Doran Robert, Guiry Patrick J
Centre for Synthesis and Chemical Biology, School of Chemistry and Chemical Biology, University College Dublin , Belfield, Dublin 4, Ireland.
J Org Chem. 2014 Oct 3;79(19):9112-24. doi: 10.1021/jo5014806. Epub 2014 Sep 18.

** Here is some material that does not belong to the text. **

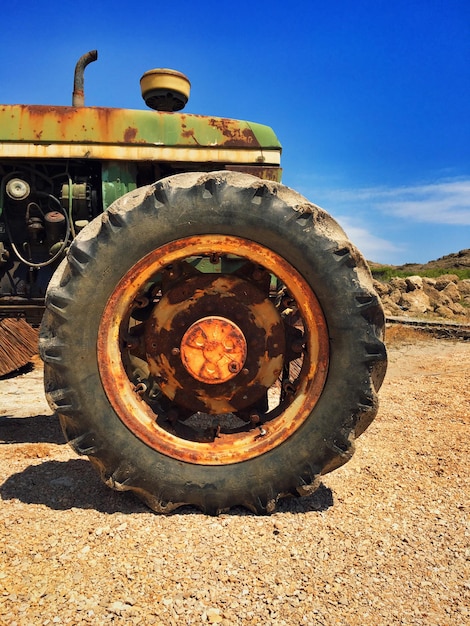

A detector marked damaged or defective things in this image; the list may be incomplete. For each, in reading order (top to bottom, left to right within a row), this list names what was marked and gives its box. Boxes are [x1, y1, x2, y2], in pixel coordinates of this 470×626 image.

rusty wheel rim [97, 234, 328, 464]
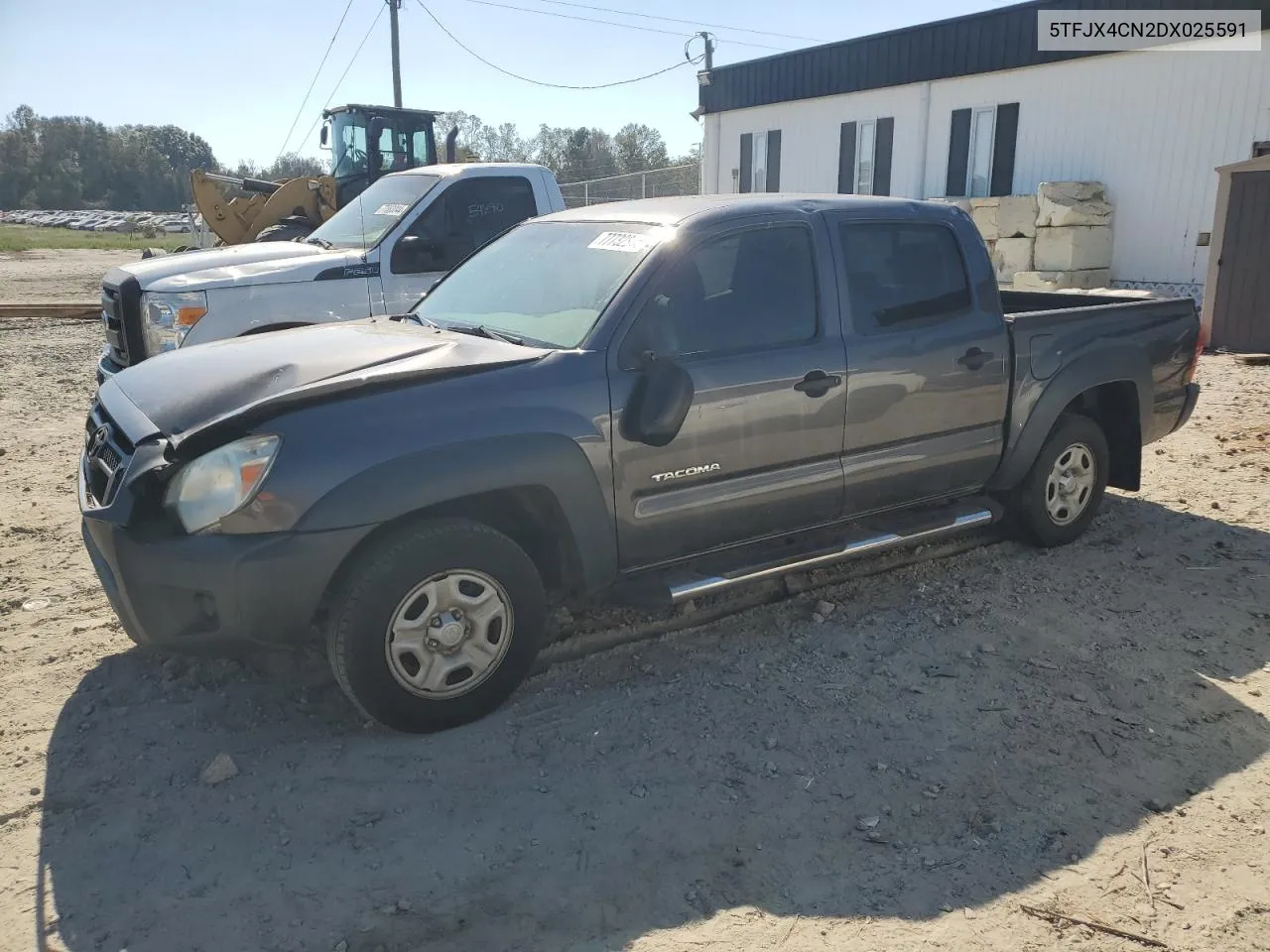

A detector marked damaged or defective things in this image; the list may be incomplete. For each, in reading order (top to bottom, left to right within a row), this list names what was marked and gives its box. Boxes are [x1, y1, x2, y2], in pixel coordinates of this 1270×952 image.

crumpled hood [112, 242, 363, 291]
crumpled hood [101, 317, 548, 444]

The catalytic asymmetric synthesis of a series of tertiary α-aryl cyclopentanones and cyclohexanones has been accomplished via a Pd-catalyzed decarboxylative protonation of the corresponding α-aryl-β-keto allyl esters. Enantioselectivities of up to 92% ee and 74% ee were achieved for cyclopentanone and cyclohexanone substrates, respectively. The route described gives access to these important structural motifs in moderate to high levels of enantioselectivity. In particular, this is only the second direct approach for the preparation of tertiary α-aryl cyclopentanones. The synthetic approach allows for simple modification of the aryl group. Significantly, substrates containing sterically hindered aryl groups gave the highest levels of enantioselectivity, and these aryl groups were readily installed by a Pb-mediated arylation of a β-keto allyl ester.
通过钯催化相应的α-芳基-β-酮烯丙基酯的脱羧质子化反应,实现了一系列叔α-芳基环戊酮和环己酮的催化不对称合成。环戊酮和环己酮底物的对映选择性分别高达92% ee和74% ee。所描述的路线能够以中等至高对映选择性水平获得这些重要的结构基序。特别地,这是制备叔α-芳基环戊酮的第二种直接方法。该合成方法允许对芳基进行简单修饰。值得注意的是,含有空间位阻芳基的底物具有最高水平的对映选择性,并且这些芳基可通过β-酮烯丙基酯的铅介导芳基化反应轻松引入。